Le robó el celular a una conductora de Uber y ella lo persiguió hasta que lo detuvieron
Un pasajero de Uber intentó robarle el celular a la conductora en Pocito, pero ella lo persiguió a pie hasta que la Policía lo detuvo. El agresor, que amenazó con dispararle, terminó condenado a prisión efectiva.
Una conductora de Uber fue víctima de un violento intento de robo en Pocito y decidió no quedarse de brazos cruzados: persiguió al ladrón hasta que la Policía lo atrapó. El acusado, Lucas Naim Pelayes, fue condenado a cinco meses de prisión de cumplimiento efectivo tras un juicio abreviado.
Según la investigación fiscal, el hecho ocurrió alrededor de las 10:40, cuando la mujer trasladaba a Pelayes en un Peugeot Partner desde la zona de calle Caseros Norte, en Capital, hacia el Barrio Bella Vista, en Pocito.
El momento del robo
Al llegar a calle Lemos, entre calle 10 y Atencio, el pasajero le pidió que detuviera la marcha porque supuestamente lo esperaba su madre. Mientras la conductora consultaba la aplicación de Uber, Pelayes se acercó, le arrebató las llaves del vehículo y le exigió que permaneciera quieta bajo la amenaza de efectuarle un disparo.

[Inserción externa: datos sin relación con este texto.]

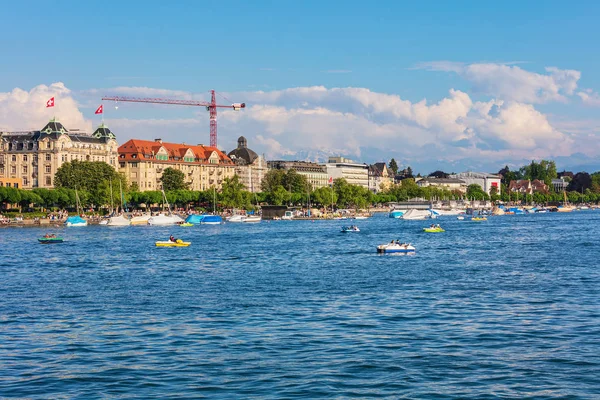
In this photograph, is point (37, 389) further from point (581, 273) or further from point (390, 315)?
point (581, 273)

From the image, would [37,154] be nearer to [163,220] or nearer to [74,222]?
[163,220]

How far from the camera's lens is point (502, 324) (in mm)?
33625

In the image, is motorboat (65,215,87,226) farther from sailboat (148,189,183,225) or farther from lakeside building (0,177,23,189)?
lakeside building (0,177,23,189)

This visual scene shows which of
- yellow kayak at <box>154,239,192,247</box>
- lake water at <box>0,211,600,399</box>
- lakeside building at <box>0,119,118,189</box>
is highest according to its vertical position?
lakeside building at <box>0,119,118,189</box>

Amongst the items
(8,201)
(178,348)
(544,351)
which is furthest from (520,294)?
(8,201)

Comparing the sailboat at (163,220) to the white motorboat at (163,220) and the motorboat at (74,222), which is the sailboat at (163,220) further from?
the motorboat at (74,222)

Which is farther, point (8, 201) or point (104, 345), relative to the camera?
point (8, 201)

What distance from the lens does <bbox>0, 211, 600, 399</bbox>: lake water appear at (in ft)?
80.1

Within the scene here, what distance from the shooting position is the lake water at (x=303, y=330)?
24.4 metres

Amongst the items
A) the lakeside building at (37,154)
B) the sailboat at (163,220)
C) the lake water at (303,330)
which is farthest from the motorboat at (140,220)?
the lake water at (303,330)

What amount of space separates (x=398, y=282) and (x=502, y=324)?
629 inches

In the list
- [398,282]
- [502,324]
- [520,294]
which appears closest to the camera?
[502,324]

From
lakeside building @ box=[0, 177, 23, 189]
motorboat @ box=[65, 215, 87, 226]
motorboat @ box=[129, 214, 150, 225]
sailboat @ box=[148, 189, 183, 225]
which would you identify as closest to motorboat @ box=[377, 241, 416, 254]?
motorboat @ box=[65, 215, 87, 226]

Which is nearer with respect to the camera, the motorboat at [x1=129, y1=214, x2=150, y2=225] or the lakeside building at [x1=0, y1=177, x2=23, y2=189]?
the motorboat at [x1=129, y1=214, x2=150, y2=225]
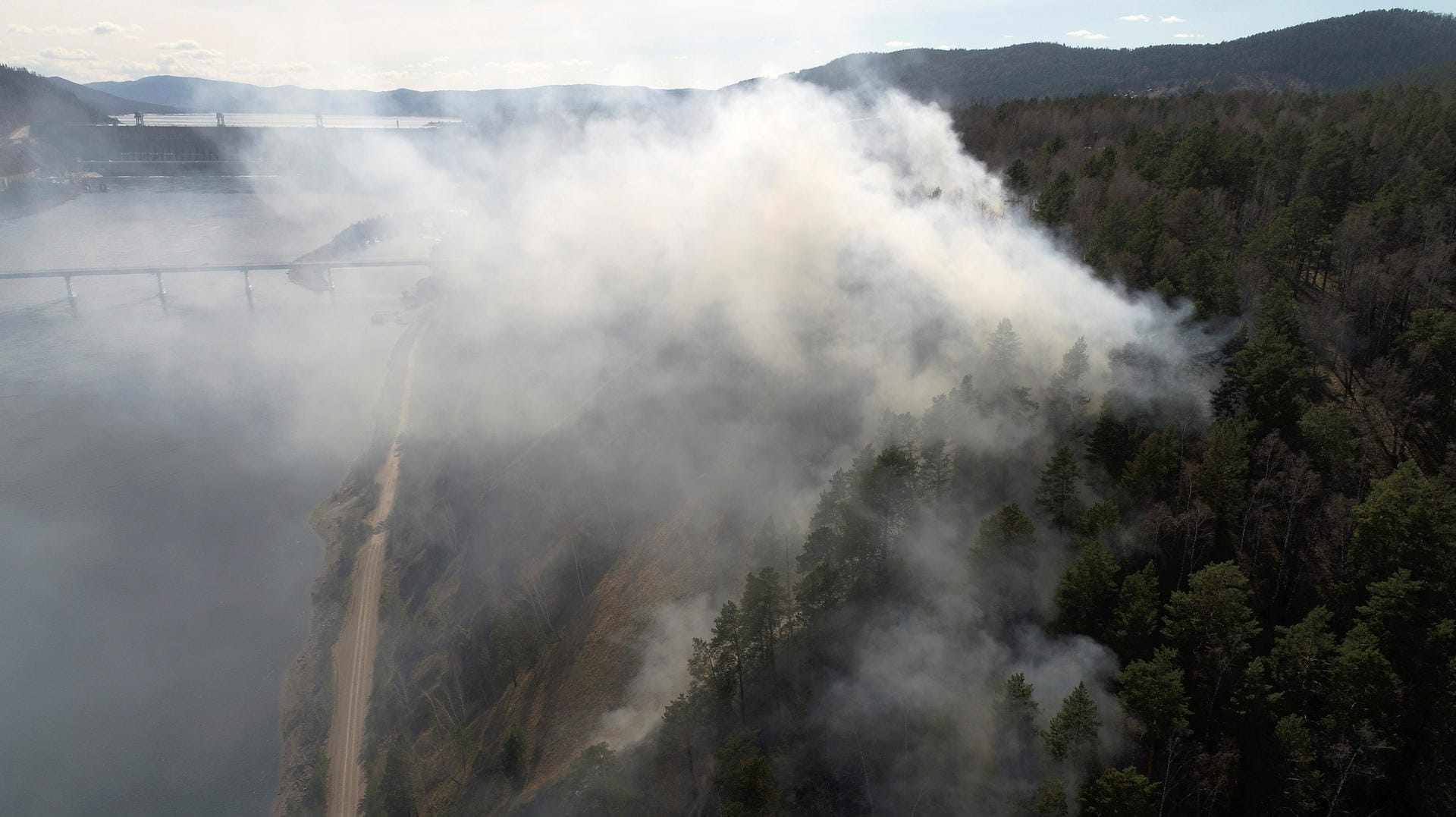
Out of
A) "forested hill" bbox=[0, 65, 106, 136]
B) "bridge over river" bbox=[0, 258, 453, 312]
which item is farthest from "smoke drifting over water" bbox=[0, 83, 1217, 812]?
"forested hill" bbox=[0, 65, 106, 136]

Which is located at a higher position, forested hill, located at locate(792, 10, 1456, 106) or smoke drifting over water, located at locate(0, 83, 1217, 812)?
forested hill, located at locate(792, 10, 1456, 106)

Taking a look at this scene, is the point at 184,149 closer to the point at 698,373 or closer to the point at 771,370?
the point at 698,373

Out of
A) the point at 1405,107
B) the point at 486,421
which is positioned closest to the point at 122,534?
the point at 486,421

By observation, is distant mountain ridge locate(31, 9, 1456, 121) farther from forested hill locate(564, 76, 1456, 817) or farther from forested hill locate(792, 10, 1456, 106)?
forested hill locate(564, 76, 1456, 817)

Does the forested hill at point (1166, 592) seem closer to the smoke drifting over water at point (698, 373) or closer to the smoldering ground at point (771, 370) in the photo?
the smoldering ground at point (771, 370)

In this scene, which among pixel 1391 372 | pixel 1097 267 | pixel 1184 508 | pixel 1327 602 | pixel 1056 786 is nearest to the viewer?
pixel 1056 786

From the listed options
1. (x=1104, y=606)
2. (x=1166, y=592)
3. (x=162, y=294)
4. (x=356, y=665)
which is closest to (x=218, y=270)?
(x=162, y=294)

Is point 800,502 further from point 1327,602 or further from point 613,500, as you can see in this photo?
point 1327,602
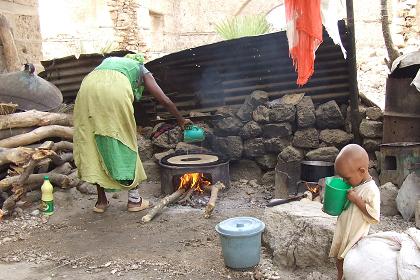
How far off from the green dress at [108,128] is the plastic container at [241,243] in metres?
1.76

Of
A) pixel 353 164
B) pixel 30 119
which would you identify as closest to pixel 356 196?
pixel 353 164

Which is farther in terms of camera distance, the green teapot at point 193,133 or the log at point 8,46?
the log at point 8,46

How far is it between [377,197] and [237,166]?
4.07m

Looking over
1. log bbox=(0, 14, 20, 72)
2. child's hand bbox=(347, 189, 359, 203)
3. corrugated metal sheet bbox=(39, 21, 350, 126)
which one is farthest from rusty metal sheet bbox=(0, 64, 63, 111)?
child's hand bbox=(347, 189, 359, 203)

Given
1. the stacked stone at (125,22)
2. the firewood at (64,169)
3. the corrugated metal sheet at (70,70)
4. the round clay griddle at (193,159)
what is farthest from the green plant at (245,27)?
the stacked stone at (125,22)

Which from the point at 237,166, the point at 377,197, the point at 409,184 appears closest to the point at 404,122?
the point at 409,184

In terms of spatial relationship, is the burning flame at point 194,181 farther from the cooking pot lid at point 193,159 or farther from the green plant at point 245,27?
the green plant at point 245,27

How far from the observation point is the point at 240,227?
136 inches

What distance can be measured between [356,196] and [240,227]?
43.7 inches

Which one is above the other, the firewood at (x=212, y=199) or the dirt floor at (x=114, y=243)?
the firewood at (x=212, y=199)

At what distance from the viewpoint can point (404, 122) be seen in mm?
5293

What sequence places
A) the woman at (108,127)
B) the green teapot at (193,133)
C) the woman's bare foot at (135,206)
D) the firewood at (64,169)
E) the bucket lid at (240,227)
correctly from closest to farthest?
the bucket lid at (240,227)
the woman at (108,127)
the woman's bare foot at (135,206)
the green teapot at (193,133)
the firewood at (64,169)

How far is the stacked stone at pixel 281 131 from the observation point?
6.05m

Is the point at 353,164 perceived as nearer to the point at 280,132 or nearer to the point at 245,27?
the point at 280,132
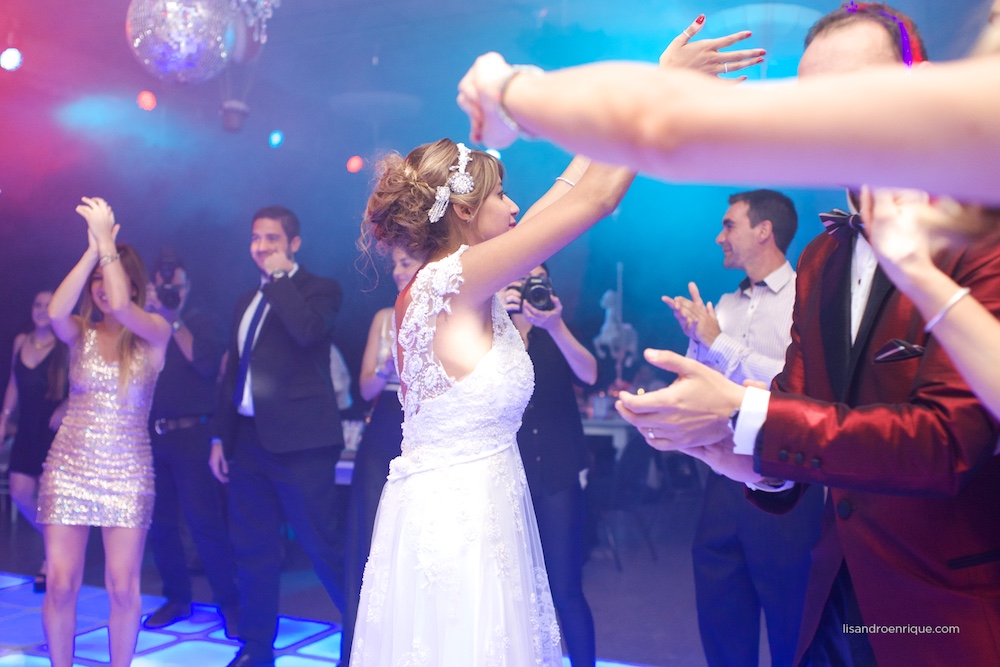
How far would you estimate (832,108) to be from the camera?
60 centimetres

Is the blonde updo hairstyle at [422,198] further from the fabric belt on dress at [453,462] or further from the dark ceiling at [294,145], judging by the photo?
the dark ceiling at [294,145]

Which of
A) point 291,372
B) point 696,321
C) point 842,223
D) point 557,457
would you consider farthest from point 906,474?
point 291,372

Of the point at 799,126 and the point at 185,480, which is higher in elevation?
Answer: the point at 799,126

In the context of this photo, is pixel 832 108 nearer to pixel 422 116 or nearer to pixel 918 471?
pixel 918 471

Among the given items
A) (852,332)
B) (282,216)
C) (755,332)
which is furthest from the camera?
(282,216)

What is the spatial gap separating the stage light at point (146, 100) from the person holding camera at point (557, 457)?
5286 mm

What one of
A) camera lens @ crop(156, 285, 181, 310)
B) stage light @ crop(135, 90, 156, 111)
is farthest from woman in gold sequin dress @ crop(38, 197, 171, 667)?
stage light @ crop(135, 90, 156, 111)

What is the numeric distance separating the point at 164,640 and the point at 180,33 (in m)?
3.06

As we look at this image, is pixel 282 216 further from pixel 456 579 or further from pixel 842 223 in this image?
pixel 842 223

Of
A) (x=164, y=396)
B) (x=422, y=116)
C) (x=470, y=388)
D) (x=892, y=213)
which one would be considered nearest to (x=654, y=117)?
(x=892, y=213)

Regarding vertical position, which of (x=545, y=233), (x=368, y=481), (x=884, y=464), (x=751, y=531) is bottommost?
(x=751, y=531)

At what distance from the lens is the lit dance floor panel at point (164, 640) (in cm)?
375

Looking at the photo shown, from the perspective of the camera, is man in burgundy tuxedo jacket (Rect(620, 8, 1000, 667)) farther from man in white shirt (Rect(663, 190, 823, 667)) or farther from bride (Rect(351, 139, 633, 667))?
man in white shirt (Rect(663, 190, 823, 667))

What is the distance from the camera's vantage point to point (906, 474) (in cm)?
105
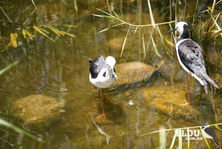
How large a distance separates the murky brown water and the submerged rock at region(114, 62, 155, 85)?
0.38 ft

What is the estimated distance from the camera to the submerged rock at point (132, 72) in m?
4.58

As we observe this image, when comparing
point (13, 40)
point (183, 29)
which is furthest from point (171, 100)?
point (13, 40)

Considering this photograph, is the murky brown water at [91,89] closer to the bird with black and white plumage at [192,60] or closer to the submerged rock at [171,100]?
the submerged rock at [171,100]

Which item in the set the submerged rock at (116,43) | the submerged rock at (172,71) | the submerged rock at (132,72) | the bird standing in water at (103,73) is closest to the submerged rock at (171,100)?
the submerged rock at (172,71)

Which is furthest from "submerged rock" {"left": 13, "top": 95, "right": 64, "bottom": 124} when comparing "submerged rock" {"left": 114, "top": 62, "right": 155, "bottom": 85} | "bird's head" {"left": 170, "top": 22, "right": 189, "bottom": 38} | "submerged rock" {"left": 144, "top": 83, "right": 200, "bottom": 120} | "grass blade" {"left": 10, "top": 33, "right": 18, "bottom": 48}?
"bird's head" {"left": 170, "top": 22, "right": 189, "bottom": 38}

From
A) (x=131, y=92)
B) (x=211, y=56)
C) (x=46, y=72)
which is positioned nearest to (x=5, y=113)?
(x=46, y=72)

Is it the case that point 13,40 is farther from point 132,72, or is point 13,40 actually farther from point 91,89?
point 132,72

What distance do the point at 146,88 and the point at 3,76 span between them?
87.8 inches

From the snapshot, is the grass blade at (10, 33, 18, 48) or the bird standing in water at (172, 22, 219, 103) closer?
the bird standing in water at (172, 22, 219, 103)

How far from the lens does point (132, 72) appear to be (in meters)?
4.66

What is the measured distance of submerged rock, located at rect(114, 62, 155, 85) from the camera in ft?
15.0

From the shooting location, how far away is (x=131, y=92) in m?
4.32

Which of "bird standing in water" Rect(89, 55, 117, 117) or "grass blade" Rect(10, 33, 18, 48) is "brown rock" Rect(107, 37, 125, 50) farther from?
"grass blade" Rect(10, 33, 18, 48)

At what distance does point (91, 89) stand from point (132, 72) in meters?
0.72
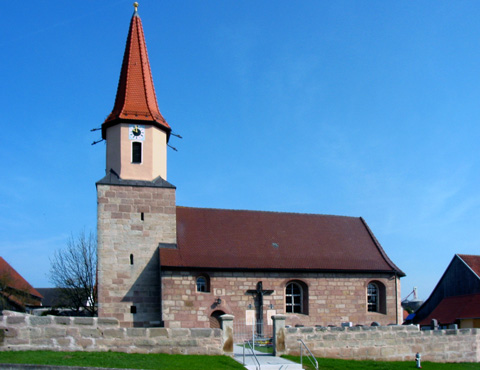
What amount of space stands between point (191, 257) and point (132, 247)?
2.89 m

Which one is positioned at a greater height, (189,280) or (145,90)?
(145,90)

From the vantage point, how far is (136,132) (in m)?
26.4

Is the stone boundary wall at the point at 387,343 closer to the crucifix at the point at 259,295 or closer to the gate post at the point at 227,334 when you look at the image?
the gate post at the point at 227,334

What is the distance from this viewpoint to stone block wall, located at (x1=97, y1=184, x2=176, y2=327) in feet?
80.2

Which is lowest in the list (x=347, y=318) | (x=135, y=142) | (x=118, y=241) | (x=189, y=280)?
(x=347, y=318)

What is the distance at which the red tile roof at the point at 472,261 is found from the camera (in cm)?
3356

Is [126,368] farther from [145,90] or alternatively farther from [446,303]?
[446,303]

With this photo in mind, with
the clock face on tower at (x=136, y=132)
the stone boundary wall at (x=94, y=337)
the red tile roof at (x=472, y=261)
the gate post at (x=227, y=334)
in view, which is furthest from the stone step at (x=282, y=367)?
the red tile roof at (x=472, y=261)

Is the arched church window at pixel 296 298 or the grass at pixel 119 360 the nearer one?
the grass at pixel 119 360

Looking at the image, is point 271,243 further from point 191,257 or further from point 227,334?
point 227,334

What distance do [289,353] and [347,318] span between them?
11.3m

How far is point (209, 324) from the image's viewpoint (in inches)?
985

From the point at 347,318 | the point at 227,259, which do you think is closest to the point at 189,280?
the point at 227,259

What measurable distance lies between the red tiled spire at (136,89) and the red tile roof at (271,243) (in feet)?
18.5
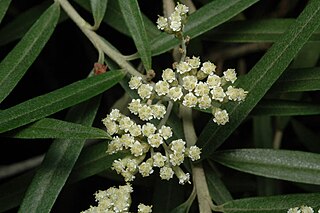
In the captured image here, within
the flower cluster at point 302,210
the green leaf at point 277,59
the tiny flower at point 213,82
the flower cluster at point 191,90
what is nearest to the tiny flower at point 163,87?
the flower cluster at point 191,90

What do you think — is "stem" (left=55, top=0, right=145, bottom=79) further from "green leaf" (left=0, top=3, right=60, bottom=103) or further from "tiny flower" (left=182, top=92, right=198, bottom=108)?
"tiny flower" (left=182, top=92, right=198, bottom=108)

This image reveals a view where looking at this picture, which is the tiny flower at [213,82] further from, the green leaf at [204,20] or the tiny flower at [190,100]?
the green leaf at [204,20]

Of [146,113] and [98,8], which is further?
[98,8]

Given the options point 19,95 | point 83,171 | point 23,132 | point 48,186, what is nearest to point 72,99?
point 23,132

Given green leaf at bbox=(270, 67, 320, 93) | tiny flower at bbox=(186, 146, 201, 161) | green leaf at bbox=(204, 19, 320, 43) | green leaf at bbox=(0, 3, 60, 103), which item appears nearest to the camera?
tiny flower at bbox=(186, 146, 201, 161)

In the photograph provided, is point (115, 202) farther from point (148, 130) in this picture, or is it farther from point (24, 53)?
point (24, 53)

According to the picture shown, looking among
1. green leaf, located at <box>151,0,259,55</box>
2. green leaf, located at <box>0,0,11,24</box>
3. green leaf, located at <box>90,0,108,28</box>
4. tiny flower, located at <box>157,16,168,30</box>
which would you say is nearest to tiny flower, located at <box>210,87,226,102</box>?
tiny flower, located at <box>157,16,168,30</box>

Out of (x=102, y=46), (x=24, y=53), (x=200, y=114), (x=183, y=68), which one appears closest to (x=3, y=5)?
(x=24, y=53)

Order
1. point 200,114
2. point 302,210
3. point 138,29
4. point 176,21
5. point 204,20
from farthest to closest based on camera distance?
point 200,114 → point 204,20 → point 138,29 → point 176,21 → point 302,210
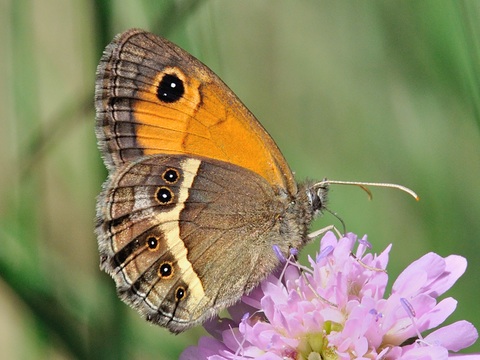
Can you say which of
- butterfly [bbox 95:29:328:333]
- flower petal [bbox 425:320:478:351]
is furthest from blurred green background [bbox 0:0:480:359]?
flower petal [bbox 425:320:478:351]

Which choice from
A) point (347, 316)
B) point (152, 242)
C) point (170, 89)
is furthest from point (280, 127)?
point (347, 316)

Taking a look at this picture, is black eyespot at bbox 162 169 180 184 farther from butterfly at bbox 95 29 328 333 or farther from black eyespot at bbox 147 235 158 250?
black eyespot at bbox 147 235 158 250

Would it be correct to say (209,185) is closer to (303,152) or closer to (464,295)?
(464,295)

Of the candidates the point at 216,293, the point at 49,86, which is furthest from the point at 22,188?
the point at 49,86

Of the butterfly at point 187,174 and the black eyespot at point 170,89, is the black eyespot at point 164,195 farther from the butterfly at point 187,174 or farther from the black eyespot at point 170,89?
the black eyespot at point 170,89

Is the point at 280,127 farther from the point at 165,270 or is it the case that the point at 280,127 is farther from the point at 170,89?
the point at 165,270

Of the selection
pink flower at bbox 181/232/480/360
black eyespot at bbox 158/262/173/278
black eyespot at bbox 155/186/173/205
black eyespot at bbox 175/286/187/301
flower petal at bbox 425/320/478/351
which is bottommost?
flower petal at bbox 425/320/478/351

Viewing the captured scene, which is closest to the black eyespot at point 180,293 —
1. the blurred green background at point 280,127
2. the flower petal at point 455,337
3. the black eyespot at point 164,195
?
the black eyespot at point 164,195
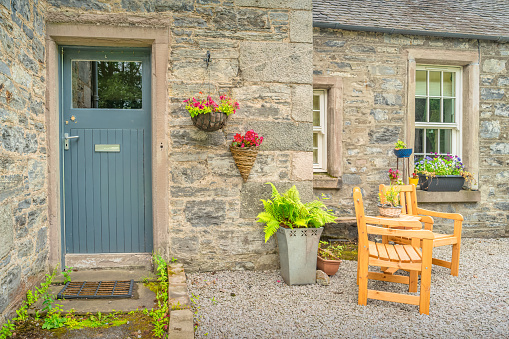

Luego le quitó el teléfono celular y salió corriendo hacia el interior de un callejón perteneciente a una finca. Durante la fuga, arrojó primero las llaves y después descartó el celular, que fue encontrado por los policías dentro del predio con el vidrio trizado, aunque todavía funcionaba.
La persecución y la detención
La conductora decidió perseguirlo y logró alcanzarlo en inmediaciones del Barrio Bella Vista, sobre calle Villavicencio. En ese momento, Pelayes estaba junto a otro hombre que no pudo ser identificado.
Vecinos habían alertado a los policías de una casilla cercana, quienes llegaron al lugar y finalmente aprehendieron al sospechoso.
Aunque durante el hecho Pelayes aseguró que iba a dispararle, el procedimiento policial no permitió encontrar ningún arma de fuego. Además, la víctima declaró que nunca vio un arma durante el episodio.
La condena
La causa quedó caratulada como robo simple en grado de tentativa, una calificación que implica que, según la acusación, hubo una intención concreta de apoderarse de bienes ajenos, pero el robo no llegó a completarse.
En el marco del Procedimiento Especial de Flagrancia, Pelayes acordó mediante un juicio abreviado una pena de cinco meses de prisión efectiva.
Además, la Justicia dispuso su declaración de reincidencia, por lo que la condena se cumple de manera efectiva y se tiene en cuenta que ya había recibido una condena anterior. También quedó bajo prisión preventiva.